Collier v. United States
Headline: Appeal timing for criminal defendants expanded: Court allows a defendant’s post-trial motion to extend the appeal deadline, reversing dismissal and letting his criminal appeal proceed despite trial-motion timing conflict.
Holding: The Court reversed and allowed the defendant’s appeal, holding that a new-trial motion filed within ten days of judgment extends the time to appeal even if it missed the five-day limit for such motions.
- Lets criminal defendants extend appeal deadlines by filing a new-trial motion within ten days.
- Reverses dismissals where notice of appeal was filed within ten days after denial of the motion.
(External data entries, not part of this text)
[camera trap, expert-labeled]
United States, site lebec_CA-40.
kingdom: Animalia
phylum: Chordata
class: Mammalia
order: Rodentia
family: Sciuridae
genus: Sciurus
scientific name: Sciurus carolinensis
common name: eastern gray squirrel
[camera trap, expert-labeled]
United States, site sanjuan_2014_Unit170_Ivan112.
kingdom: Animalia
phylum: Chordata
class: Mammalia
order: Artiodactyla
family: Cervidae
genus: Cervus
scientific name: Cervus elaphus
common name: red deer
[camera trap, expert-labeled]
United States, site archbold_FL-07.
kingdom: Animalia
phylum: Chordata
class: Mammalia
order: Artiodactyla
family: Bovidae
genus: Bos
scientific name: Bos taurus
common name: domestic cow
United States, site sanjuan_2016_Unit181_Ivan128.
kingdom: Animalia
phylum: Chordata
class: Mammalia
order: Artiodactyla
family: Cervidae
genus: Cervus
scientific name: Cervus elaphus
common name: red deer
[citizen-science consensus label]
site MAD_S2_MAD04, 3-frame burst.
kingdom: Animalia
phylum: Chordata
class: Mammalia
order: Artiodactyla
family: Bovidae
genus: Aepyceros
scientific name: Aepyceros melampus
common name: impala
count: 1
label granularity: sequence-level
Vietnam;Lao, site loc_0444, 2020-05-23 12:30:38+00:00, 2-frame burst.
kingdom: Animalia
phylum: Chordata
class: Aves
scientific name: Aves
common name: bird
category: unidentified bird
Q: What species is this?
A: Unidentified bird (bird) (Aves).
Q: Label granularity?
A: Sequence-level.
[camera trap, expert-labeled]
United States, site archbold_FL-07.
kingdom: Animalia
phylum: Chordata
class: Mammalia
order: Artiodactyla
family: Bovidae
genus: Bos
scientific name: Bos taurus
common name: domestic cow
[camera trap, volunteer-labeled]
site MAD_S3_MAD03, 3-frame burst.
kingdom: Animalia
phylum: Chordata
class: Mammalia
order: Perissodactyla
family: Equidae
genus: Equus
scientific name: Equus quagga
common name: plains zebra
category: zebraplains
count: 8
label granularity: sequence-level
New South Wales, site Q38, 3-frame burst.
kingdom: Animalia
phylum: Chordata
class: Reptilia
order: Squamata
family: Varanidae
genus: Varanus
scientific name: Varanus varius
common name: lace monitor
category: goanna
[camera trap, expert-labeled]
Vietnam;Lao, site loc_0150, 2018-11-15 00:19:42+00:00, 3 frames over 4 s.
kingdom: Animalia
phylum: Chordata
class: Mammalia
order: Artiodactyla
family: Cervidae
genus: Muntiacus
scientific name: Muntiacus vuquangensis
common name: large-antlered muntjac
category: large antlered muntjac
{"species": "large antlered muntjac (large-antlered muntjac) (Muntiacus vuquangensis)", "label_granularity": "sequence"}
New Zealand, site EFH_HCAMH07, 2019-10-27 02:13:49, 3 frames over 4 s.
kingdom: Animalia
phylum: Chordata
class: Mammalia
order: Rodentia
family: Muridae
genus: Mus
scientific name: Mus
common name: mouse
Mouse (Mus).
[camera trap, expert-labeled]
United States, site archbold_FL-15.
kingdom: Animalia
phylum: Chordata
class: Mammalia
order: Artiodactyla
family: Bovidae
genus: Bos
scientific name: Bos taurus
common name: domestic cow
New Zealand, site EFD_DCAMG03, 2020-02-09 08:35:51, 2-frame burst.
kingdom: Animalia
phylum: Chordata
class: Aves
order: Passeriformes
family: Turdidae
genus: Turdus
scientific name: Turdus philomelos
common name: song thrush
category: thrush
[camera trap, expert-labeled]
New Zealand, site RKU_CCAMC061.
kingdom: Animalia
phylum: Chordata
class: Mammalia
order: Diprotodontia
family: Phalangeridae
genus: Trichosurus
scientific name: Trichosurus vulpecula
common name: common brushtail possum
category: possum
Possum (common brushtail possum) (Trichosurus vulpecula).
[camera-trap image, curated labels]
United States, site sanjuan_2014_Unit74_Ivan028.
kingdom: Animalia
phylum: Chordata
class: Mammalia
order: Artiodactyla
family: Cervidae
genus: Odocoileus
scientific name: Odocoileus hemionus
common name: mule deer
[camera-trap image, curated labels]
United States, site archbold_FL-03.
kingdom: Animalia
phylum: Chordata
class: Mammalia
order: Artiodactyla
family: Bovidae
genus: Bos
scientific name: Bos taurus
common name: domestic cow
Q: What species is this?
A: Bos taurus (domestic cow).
- May slightly delay finality for prosecutions while appeals are allowed to proceed.
Summary
Background
A man convicted under the federal Mann Act lost at trial and had a formal judgment entered the same day. Nine days later his lawyer filed a motion for a new trial, but a different rule required such motions within five days, so the district court rejected it. A week after that denial the man filed a notice of appeal, and the Court of Appeals dismissed the appeal as too late.
Reasoning
The core question was whether a motion for a new trial filed within ten days of judgment can extend the time to file an appeal, even if that motion missed the five-day deadline for new-trial motions. The Court read the appeals rule literally and said the defendant’s filing fell within the ten-day appeal window after denial of the motion. The Government argued the motion should not count because it was doomed under the five-day rule, and the Court noted a recent rule amendment that would adopt that narrower approach going forward. Still, the Court concluded that letting the appeal proceed created little harm and that restricting the right to appeal on this basis was inappropriate.
Real world impact
The ruling lets this defendant’s appeal go forward and makes clear that, under the rules as written at the time, a timely-filed motion within ten days can extend the appeal clock. The opinion also records that the rules were amended prospectively to change this interaction and that the five-day filing window for new-trial motions was being adjusted.
Dissents or concurrances
Justice Black agreed with the result and pointed to reasoning adopted by a Fifth Circuit opinion, which the Court records as his basis for concurrence.